HF: I think that romantic love is something
like a funnel and the very first thing you do is look at
a person. On a date, dating sites, in a bar, in a restaurant,
in a gym, when a girlfriend introduces you - the visual
signals people give out are very important, and when you
walk into a party and see someone, the very first thing
you do is you look at someone and realize if they are in
or out. And then you go on to find out what their values
are, what their background is, what their education is,
and once again you weed them in or out. And then you go
on to find out what their interests are and quirks of their
personality that appeal to you, what they can provide for
you - so I would never want to say that looks is not part
of the experience. It's been for millions of years and it
will continue to be for millions of years.
Looks is part of the mating process and I
don't think it would be wise for anyone to deny that, since
it would not be factually correct. But what we try to do
is provide you with a lot of other things about this person
as well, so you could look at someone and know they are
extremely good looking, but they don't come from a religious
background you could possible cope with, so that's that
for you. And so we try to give you enough data about this
person and vice versa you can make your first impression
on a broader base of qualities than just good looks. And
by the way, people do tend to fall in love and marry people
who are of their same general level of good looks.
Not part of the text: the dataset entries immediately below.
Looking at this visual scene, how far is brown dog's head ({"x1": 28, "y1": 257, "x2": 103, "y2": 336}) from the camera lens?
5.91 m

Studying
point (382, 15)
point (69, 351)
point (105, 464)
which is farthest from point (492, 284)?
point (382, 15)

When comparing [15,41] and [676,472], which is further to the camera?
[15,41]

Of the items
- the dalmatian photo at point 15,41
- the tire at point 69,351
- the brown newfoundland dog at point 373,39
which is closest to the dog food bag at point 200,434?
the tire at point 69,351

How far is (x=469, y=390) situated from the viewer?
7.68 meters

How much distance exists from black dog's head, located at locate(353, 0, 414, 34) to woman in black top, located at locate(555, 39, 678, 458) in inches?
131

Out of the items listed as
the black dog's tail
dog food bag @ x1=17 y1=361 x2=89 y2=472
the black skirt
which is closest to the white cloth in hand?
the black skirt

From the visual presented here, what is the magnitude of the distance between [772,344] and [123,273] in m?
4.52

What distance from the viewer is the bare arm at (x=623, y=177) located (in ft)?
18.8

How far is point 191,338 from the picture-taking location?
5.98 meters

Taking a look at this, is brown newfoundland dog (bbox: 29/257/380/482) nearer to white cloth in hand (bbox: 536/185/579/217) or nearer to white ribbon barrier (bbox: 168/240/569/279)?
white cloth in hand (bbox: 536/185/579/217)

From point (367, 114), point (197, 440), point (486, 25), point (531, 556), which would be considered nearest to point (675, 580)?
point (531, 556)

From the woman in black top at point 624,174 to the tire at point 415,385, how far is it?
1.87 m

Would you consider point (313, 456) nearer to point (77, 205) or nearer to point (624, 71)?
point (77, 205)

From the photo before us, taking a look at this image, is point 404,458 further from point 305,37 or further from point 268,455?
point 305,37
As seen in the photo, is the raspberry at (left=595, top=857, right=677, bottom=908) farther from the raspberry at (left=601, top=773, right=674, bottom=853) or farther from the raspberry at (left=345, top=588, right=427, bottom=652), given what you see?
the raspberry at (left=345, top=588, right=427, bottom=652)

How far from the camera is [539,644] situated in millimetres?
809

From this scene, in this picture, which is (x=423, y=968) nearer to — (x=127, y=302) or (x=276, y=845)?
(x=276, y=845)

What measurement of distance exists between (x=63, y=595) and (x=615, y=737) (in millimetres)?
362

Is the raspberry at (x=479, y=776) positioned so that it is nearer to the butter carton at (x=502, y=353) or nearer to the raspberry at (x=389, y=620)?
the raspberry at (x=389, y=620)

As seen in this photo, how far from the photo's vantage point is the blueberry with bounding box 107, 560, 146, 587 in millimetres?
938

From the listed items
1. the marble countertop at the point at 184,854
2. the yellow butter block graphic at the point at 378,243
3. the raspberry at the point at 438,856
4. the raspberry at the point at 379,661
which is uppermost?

A: So what do you have lined up to talk
about in your blog next?
HF: Well, tomorrow I will read what everybody
else said. We're now talking about adultery. The one for
today, I wrote it this morning very early… I talk about
the monogamy gene and I think I will respond to other peoples'
comments about adultery. I've studied adultery in 42 cultures,
I know some of the biology of it now, I know people's opinions
about it around the world and I would guess that some of
my colleagues are going to deliver some of the standard
American misunderstandings. And I will try on Friday to
bring some science to a very hot discussion that is often
delivered with very few facts. And I think one thing I would
really like to say on Friday is Americans tend to think
men are much more adulterous than women.
All of our data shows that - bad to the 1920s
data shows about one-third of men will be adulterous at
some point in their lives and that women about 15 to 20
percent will be adulterous. Well, none of us can figure
out who all these men are having sex with. I mean, simple
math - if a lot of men are being adulterous, who are they
being adulterous with? There is one study in England that
concluded that women are lying and men are bragging; that
women are just as adulterous as men. And I've often thought
that was the case myself, but I've never been able to prove
it, but two weeks ago I read an academic article and there
was this one little figure in it that said when you remove
from the group of people who are adulterous those men who
have had more than 20 extramarital relationships in a year
- when you remove those highly adulterous men and look at
the general population, women are just as adulterous as
men.
So on Friday I might try to talk a bout female
sexuality and our misunderstanding of it, and how as women
become more and more powerful in the job market, we are
seeing women not only become more economically powerful,
but also become more sexually powerful too and more socially
powerful too and what we're really seeing is a huge motion
forward toward becoming the women we are a million years
ago. A million years ago, up until the farming tradition
about ten thousand years ago, women commuted to work to
gather their vegetables, they came home with 60 to 80 percent
of the evening meals, the double income family was the rule,
and women were just as sexual and social and economically
powerful as men.
And I think I'm going to say it over and over
in my blog because I think we have a vast misunderstanding
of women, and I think we have a vast misunderstanding of
men. You know men are more dependent on their marriages
than women are. Teenage boys are more dependent on their
girlfriends - three out of four people who kill themselves
when a relationship is over is a man, not a woman. I will
keep hammering away at the myths that Americans have about
men and women and see if we can't set the record straight.